Re: Rate at which surfaces ice up: Two other factors to pay attention to are the color and texture of the surface. Both affect the rate at which a solid will give off (and absorb) radiation. Darker-colored substances radiate faster than lighter-colored ones, so that blacktop tends to form ice faster than lighter concrete (under the conditions Cliff is describing). And rough surfaces (I think) radiate faster than do smooth ones.

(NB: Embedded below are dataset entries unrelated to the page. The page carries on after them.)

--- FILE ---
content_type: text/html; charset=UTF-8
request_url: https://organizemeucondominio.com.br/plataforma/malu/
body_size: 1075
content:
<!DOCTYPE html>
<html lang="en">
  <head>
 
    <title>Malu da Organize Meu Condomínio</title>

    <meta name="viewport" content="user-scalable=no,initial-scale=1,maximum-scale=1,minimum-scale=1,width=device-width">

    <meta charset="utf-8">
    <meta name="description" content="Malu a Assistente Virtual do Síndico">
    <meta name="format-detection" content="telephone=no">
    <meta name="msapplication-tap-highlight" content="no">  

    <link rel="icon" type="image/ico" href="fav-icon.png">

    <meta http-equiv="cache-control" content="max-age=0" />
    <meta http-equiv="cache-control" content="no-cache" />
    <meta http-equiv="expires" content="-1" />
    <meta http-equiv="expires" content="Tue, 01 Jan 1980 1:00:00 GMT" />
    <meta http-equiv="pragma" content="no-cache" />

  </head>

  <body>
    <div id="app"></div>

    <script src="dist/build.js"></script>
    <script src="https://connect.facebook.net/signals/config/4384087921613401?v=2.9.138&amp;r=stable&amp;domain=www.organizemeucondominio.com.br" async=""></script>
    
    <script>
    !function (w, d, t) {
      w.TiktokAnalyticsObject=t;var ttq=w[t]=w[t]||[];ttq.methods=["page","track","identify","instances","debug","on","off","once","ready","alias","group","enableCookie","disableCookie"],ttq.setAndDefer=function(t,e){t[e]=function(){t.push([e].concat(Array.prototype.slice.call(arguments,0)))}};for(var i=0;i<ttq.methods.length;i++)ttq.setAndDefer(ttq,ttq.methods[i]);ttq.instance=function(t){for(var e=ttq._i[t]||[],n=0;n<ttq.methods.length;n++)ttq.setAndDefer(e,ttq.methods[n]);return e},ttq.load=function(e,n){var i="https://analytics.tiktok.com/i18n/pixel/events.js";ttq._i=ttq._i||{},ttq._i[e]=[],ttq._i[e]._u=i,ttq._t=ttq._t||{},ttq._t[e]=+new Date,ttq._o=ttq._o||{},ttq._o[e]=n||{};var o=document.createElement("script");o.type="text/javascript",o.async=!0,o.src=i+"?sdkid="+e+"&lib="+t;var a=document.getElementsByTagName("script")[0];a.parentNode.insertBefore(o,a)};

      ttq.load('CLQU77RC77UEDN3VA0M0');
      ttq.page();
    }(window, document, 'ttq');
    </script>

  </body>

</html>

Check out "blackbody radiation" for another application of this phenomenon. -- Gary

mle_ii said...

Any thoughts about the weather that's supposedly coming the next week or so. Snow at lower elevations? Wondering if I should put on my snow tires yet (not studded) for traveling down to Oregon next week for Thanksgiving.

Thank you,
Mike

Corie said...

Wind gusts in Olympia tonight have power lines down along Littlerock Rd. Power went out here for a few seconds and has flickered off and on.
Officially, NOAA is saying gusts of 25 at the airport ( but who lives at the airport, as George Carlin used to say). It is always gustier along the foot of the Black Hills.

Christopher said...

Strength of Monday night winds in San Juan Islands was seriously underestimated. About 24 hours ago, max gusts were predicted at under 30. Then they bumped them up to 37, then on Mon afternoon to 47, and finally at 8:07 they issued a high wind warning of gusts to 60. How is it they were still so far off so close to the event?